Problem to work on: Rewrite the dataset entries below as a Markdown table with the columns "Row" and "Text," numbering each line and skipping any blank lines. Omit the pictures and keep only the caption text.

Dataset entries:
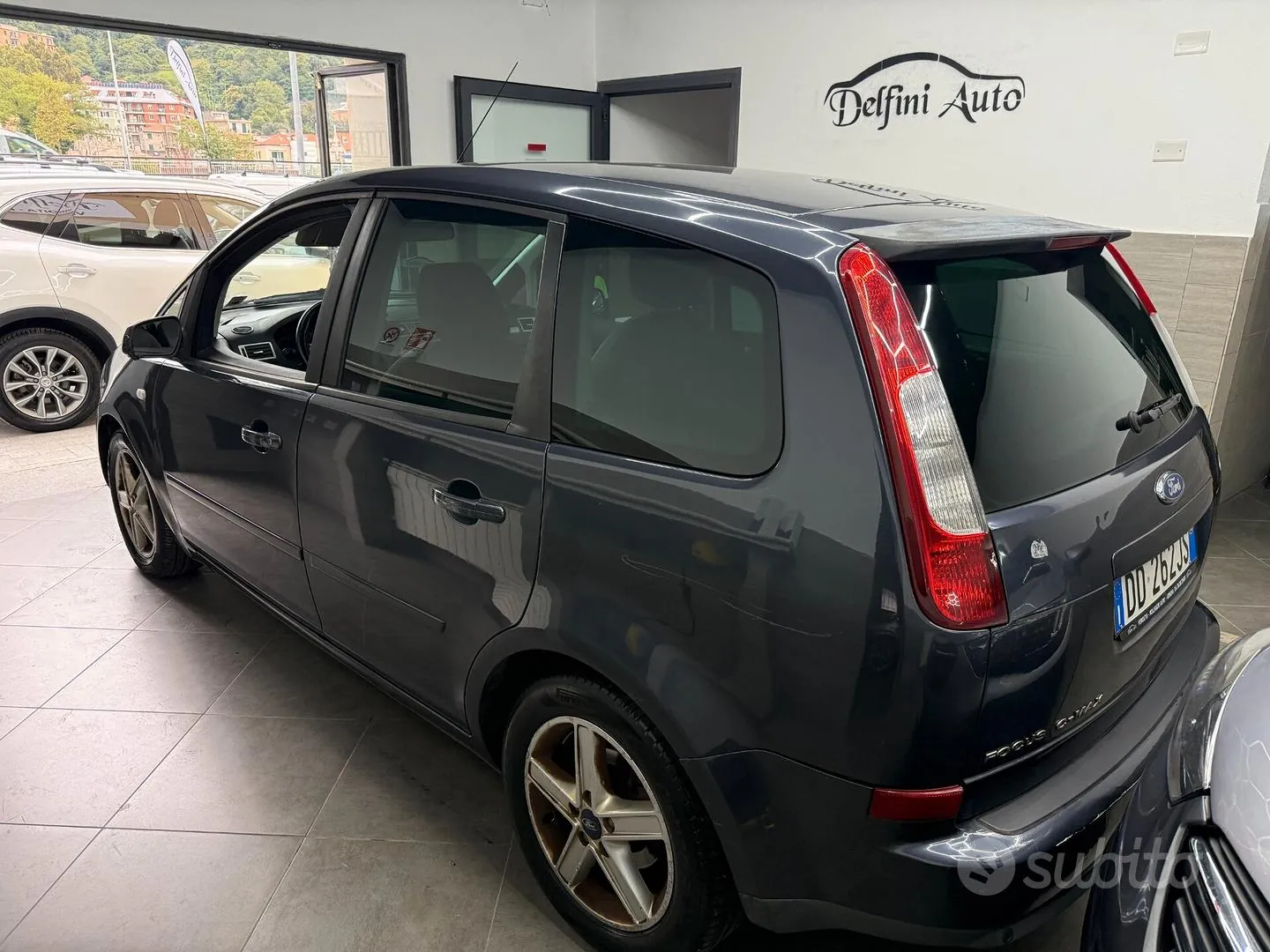 Ford Focus C-Max 2006 photo 2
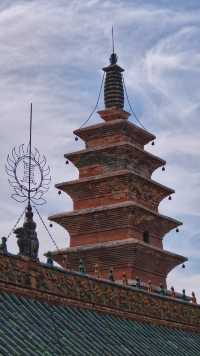 最喜愛的河南寺廟 - 汝州風穴寺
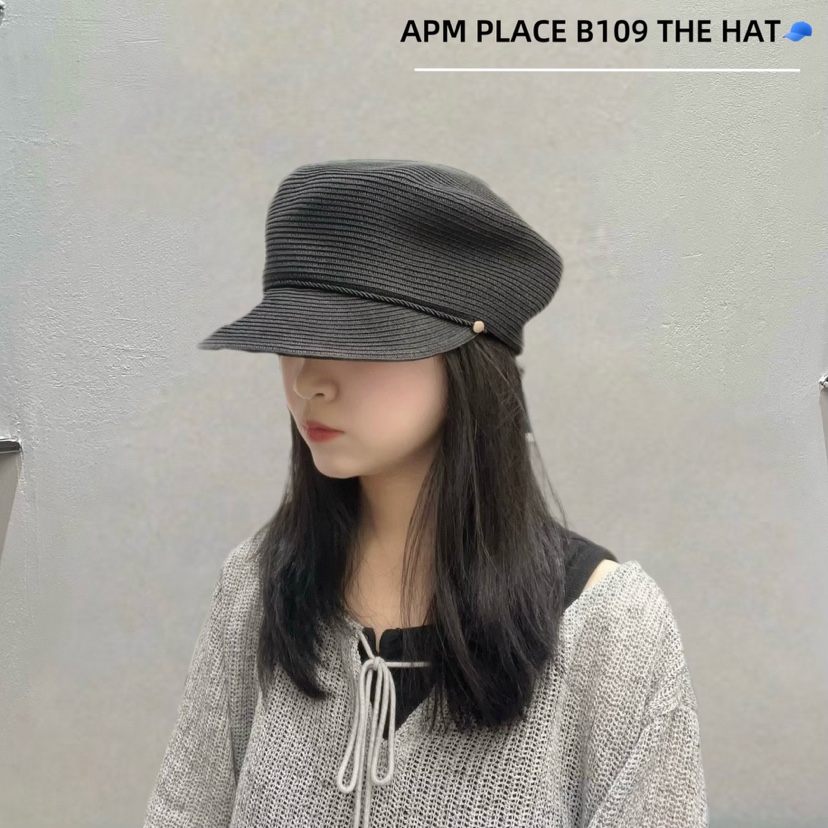 THE HAT-P東大門㊣代購女裝新品熱賣時尚人氣推薦職業帽子THE HAT帽子圖色2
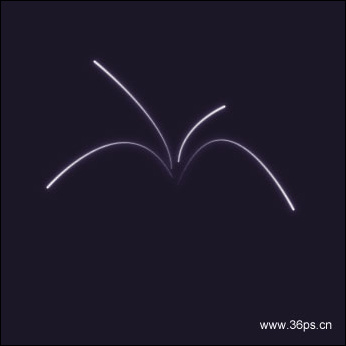 简单制作新年快乐小火焰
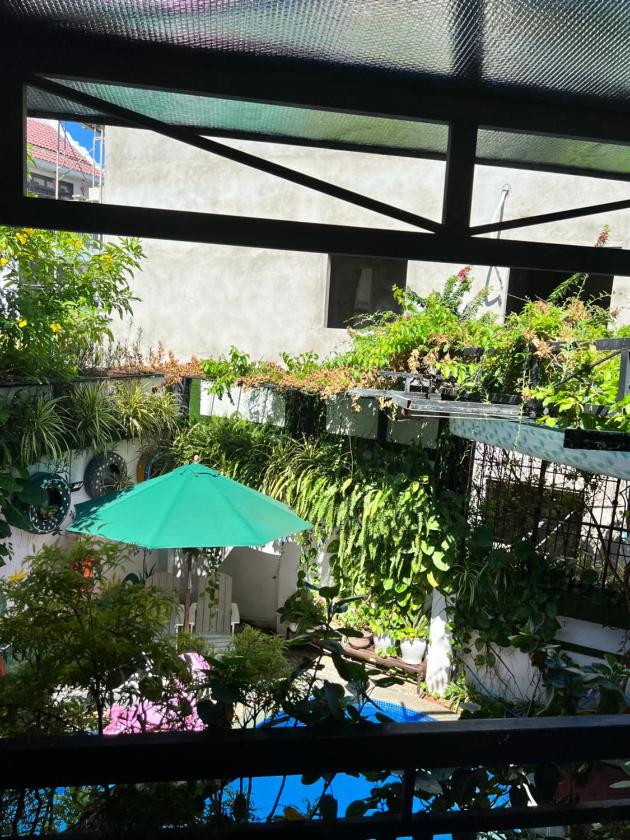 Suite Gia Đình Có Ban Công Suite Gia Đình Có Ban Công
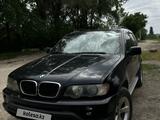 BMW X5 2002 года за 5 300 000 тг. в Алматы – фото 2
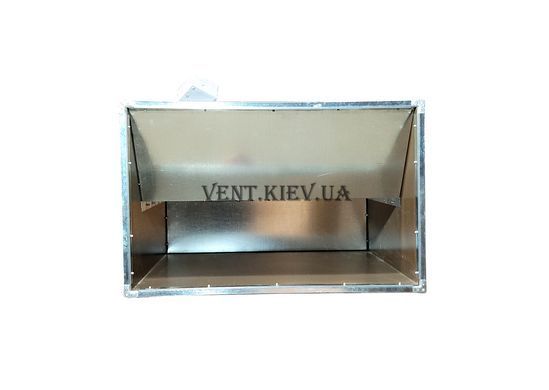 Канальный вентилятор для прямоугольных каналов ВКПВ 4D 700x400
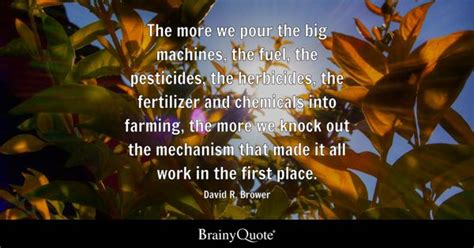 Quotes About Farming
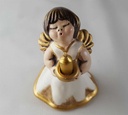 [45813536] Kerzenhalter Figur Skulptur Thun Bozener Bozner Engel Weiß gebraucht - sehr gut Bild 5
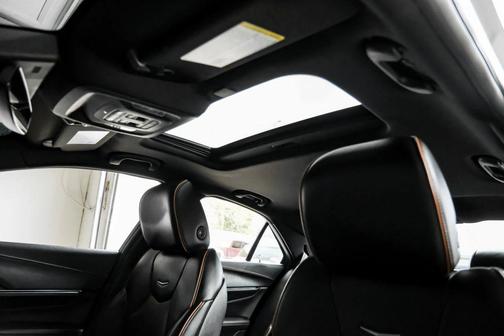 2023 Cadillac CT4 Sport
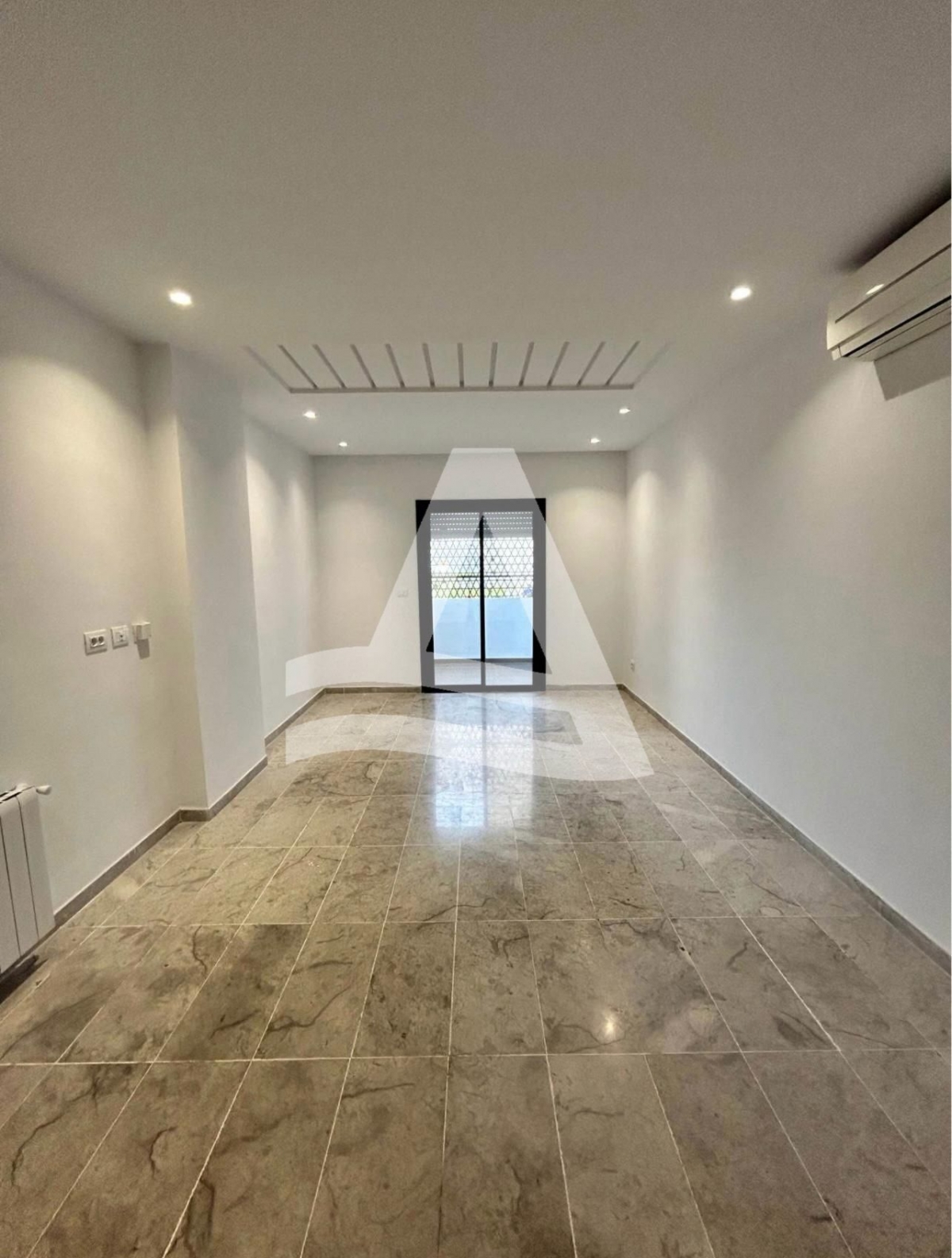 A louer appartement s2 avec jardin au jardin de carthage image 0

Answer space:
| Row | Text |
|---|---|
| 1 |  Ford Focus C-Max 2006 photo 2 |
| 2 |  最喜愛的河南寺廟 - 汝州風穴寺 |
| 3 |  THE HAT-P東大門㊣代購女裝新品熱賣時尚人氣推薦職業帽子THE HAT帽子圖色2 |
| 4 |  简单制作新年快乐小火焰 |
| 5 |  Suite Gia Đình Có Ban Công Suite Gia Đình Có Ban Công |
| 6 |  BMW X5 2002 года за 5 300 000 тг. в Алматы – фото 2 |
| 7 |  Канальный вентилятор для прямоугольных каналов ВКПВ 4D 700x400 |
| 8 |  Quotes About Farming |
| 9 |  [45813536] Kerzenhalter Figur Skulptur Thun Bozener Bozner Engel Weiß gebraucht - sehr gut Bild 5 |
| 10 |  2023 Cadillac CT4 Sport |
| 11 |  A louer appartement s2 avec jardin au jardin de carthage image 0 |